Working through the entries below, find how many lines include the string "conditions"; give only that number.
--------------------
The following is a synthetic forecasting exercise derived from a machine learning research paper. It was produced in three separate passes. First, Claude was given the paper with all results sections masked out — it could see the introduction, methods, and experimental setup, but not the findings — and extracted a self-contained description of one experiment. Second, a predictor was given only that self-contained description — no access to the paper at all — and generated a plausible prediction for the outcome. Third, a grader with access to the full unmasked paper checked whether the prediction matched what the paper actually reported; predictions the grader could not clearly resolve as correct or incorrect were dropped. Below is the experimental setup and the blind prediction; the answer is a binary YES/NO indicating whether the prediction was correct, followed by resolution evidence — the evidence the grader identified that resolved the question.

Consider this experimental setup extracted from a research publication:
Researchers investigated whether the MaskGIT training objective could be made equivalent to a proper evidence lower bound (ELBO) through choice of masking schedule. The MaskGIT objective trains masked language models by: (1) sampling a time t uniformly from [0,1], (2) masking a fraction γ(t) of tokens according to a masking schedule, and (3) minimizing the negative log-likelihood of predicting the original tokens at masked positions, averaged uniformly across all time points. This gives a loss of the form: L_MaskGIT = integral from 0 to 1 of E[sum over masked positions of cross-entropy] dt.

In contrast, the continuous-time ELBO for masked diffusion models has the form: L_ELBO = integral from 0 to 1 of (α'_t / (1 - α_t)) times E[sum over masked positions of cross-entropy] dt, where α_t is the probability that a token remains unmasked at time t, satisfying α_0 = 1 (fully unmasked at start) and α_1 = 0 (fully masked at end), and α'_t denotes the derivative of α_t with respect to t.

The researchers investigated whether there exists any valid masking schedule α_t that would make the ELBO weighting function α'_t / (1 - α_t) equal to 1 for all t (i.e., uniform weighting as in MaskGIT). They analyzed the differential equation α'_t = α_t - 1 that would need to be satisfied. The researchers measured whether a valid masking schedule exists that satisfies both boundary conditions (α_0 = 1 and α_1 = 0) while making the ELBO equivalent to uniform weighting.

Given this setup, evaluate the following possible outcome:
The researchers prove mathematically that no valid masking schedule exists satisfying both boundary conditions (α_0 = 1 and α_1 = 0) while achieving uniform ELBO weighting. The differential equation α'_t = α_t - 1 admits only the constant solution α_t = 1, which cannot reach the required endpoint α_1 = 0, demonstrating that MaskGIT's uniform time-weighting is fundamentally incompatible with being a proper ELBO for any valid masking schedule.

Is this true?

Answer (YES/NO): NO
--------------------
- [Response below] 2